American placed on no fly list

Gulet Mohamed (born 1991) is a naturalized United States citizen who was detained in Kuwait and placed on the no-fly list maintained by the Terrorist Screening Center.

Mohamed was born in Somalia and immigrated in 1995. He was raised in Alexandria, Virginia, by his immigrant parents. In March 2009, Mohamed travelled to Yemen where he stayed for three weeks and then to Somalia to stay with relatives. He stated that the purpose of his trip was to meet his extended family and to study Islam and Arabic. In August 2009, he went to Kuwait to live with his uncle.

On December 20, 2010, Mohamed went to the Kuwait Airport to renew his visa, and was detained by two men who placed him in a car and blindfolded him. He was placed in a jail cell and interrogated about whether he knew Anwar al-Aulaqi or Osama bin Laden. His interrogators insisted that Mohamed knew al-Aulaqi from the time that the cleric had preached in Falls Church, Virginia in 2001, when he was 10 years old. The interrogators demanded his e-mail and Facebook passwords and took his iPhone. He claims that he was severely beaten and deprived of sleep. After a week, on December 28, Mohamed was taken to a Kuwait deportation facility where he was visited by three FBI agents, who said that his travels "raised red flags." Mohamed claimed that the FBI agents requested that he become an informant for the Bureau, but he declined. On December 28, Mohamed used another detainee's contraband cell phone to call his family, who in turn contacted the Council on American-Islamic Relations (CAIR).

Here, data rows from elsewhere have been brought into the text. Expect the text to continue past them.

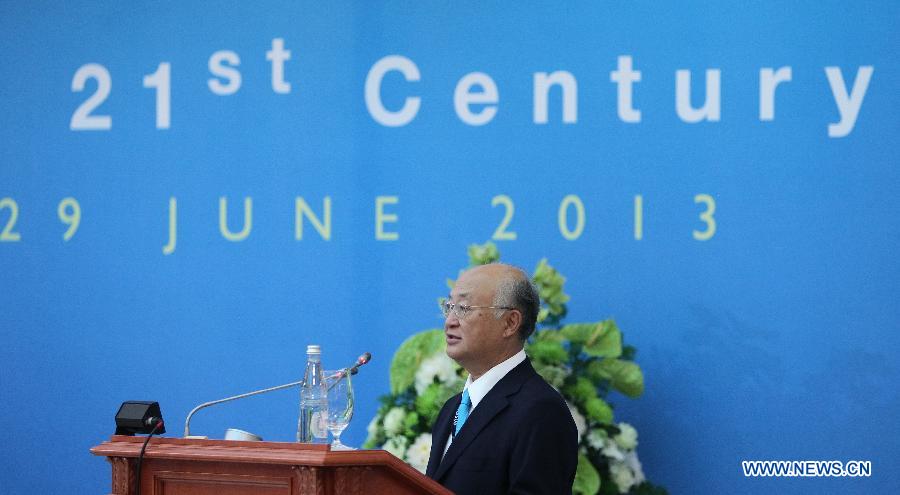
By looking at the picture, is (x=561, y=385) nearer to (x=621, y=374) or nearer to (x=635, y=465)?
(x=621, y=374)

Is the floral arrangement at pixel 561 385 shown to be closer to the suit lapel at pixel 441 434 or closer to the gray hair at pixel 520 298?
the suit lapel at pixel 441 434

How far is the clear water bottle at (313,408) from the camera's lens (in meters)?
2.75

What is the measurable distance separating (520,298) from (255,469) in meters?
0.92

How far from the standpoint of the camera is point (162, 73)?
4836 millimetres

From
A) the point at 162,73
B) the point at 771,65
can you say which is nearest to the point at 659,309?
the point at 771,65

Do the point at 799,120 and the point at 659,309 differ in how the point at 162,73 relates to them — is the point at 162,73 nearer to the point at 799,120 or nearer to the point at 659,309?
the point at 659,309

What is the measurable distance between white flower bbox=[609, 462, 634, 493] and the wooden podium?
5.61 feet

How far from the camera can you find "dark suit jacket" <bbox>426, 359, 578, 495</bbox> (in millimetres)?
2732

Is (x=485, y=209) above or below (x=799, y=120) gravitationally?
below

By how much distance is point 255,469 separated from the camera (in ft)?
7.68

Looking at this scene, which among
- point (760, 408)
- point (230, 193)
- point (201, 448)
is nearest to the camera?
point (201, 448)

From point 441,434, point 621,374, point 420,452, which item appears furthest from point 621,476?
point 441,434

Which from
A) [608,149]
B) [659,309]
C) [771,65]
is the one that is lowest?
[659,309]

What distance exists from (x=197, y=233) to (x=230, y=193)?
8.1 inches
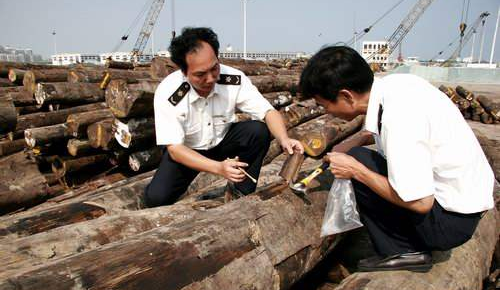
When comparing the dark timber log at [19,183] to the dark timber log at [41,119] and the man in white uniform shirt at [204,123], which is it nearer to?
the dark timber log at [41,119]

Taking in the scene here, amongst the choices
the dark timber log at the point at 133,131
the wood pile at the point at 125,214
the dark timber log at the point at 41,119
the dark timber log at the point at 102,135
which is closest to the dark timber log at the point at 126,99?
the wood pile at the point at 125,214

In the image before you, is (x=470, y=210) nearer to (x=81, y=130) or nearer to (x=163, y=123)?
(x=163, y=123)

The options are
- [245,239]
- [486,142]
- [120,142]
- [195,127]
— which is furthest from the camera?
[486,142]

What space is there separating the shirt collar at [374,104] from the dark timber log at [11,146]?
552 centimetres

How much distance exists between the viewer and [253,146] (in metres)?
3.54

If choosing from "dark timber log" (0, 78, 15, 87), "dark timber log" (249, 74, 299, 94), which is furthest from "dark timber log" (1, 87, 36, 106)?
"dark timber log" (249, 74, 299, 94)

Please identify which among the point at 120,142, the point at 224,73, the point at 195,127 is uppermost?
the point at 224,73

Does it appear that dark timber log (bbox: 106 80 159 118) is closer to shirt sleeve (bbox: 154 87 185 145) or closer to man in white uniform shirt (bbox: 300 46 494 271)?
shirt sleeve (bbox: 154 87 185 145)

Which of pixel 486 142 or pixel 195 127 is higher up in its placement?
pixel 195 127

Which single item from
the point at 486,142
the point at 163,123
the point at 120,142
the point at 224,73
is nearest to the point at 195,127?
the point at 163,123

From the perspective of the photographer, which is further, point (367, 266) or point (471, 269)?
point (471, 269)

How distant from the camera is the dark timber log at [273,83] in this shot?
754 cm

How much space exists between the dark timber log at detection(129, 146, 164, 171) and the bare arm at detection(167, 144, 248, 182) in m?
1.77

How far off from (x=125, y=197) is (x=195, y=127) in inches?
38.5
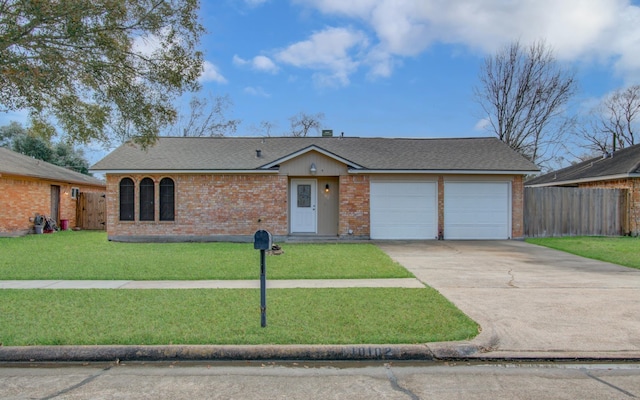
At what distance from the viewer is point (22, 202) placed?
18734mm

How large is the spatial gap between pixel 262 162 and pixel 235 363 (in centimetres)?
1249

Mohamed's family sent his older brother to Kuwait to arrange for his release. On January 16, 2011, the Kuwait government advised Mohamed's family to purchase a plane ticket back to Washington and drove him to the airport in an effort to deport him. When he arrived at the airport, he was not allowed to board his flight because he was on the no-fly list. On January 18, 2011, Mohamed's attorney, provided by the CAIR, filed a lawsuit in U.S. District Court in Alexandria, Virginia seeking his return to the United States. The federal government agreed to arrange for his return when the Judge was poised to order it. Mohamed was allowed to leave Kuwait on January 20, 2011 and arrived at Dulles Airport on January 21. Mohamed claims that he was detained and interrogated at Dulles for two hours without his lawyer present despite his request for counsel.